Every dentist I have ever met believes in excellent customer service. In 39 years as CEO of Levin Group, a management consulting firm, I’ve never met a dentist who said he or she was committed to poor service. However, many dentists do not realize that great customer service can only be delivered if it is part of a fully documented practice system.
More "Practice Production, Prioritized":
Great customer service is not simply part of a practice culture, and it will not be achieved by simply asking the team to be nice to patients. It goes far beyond that. It is a business system that must be carried out rigorously (almost religiously) to be fully implemented. It is not an accident, for example, that Nordstrom is known for excellent customer service. Team members there are trained to go out of their way to satisfy every customer every time and are given significant freedom to pursue that objective. Ritz Carlton, thought to have the finest customer service on the planet, meets every shift every day to review the principles of their values and customer service. They even have an institute that teaches it.

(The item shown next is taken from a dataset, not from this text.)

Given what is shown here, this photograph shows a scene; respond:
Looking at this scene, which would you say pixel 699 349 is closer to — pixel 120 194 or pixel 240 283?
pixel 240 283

If you want your practice to go from good to great in customer service, then it needs to become one of your practice systems, followed every day by every member of your team. For example, do you have written protocol for implementing each of these three scenarios?
- This is how we talk to every new patient caller, and the scripts that we follow to build powerful early relationships with patients.
- This is how we greet a new patient who comes into the office. We stand up, shake hands, offer a smile (even if wearing a mask), and welcome them with enthusiasm.
- This is how we develop a powerful relationship between the doctor and a new patient. We follow Levin Group’s “The Golden Ten.” The Golden Ten means that you learn 10 personal things about every new patient so that you move from a strictly professional relationship to a more personal one where people like you and trust you more.
Other essential aspects of customer service include calling patients at night, calling patients who refer other patients, giving out thank-you cards at the end of every visit that also ask for reviews, asking patients if they were completely satisfied with everything, and many others.
After years of studying the concept of customer service and observing thousands of dental practices go from poor or good to great, I am certain that any practice can achieve it if it becomes a system that everyone on the team is committed to following.